To the best of our knowledge, this preliminary study is the first to describe a decline in vitamin D status in female military personnel during US Army training. Limitations of our study include a lack of data regarding the use of sun protection and the collection of data during only one cycle of BCT which occurred during the late summer and early autumn months. Future studies should aim to investigate the health and functional consequences of this decline, especially in relation to effects on bone strength and stress fracture incidence and its mechanism, as declines in vitamin D status may negatively influence calcium absorption and compromise bone health.

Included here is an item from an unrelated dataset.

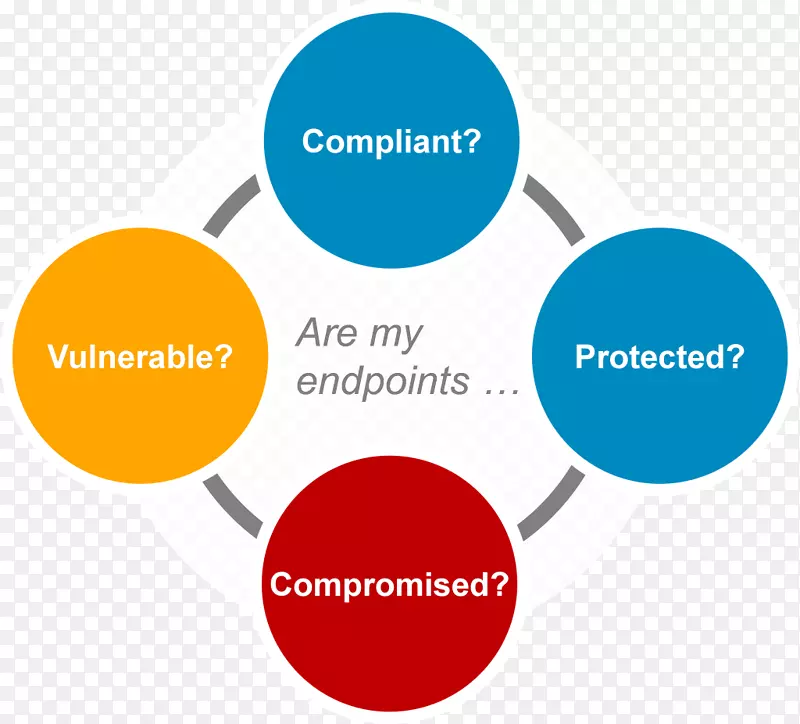 Compliant?

Vulnerable?

Are my endpoints …

Protected?

Compromised?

For this reason, vitamin D and calcium supplementation may prove efficacious for preventing stress fracture during military training or other physical training regimes [20]. Dietary intake assessment may help to illustrate the nutritional factors contributing to changes in vitamin D status during training and differences between ethnic groups, and may also provide support for recommending nutrition education or intervention during BCT. Furthermore, future studies should assess the effects of military uniforms coupled with the seasonal nature of changes in vitamin D status during military training.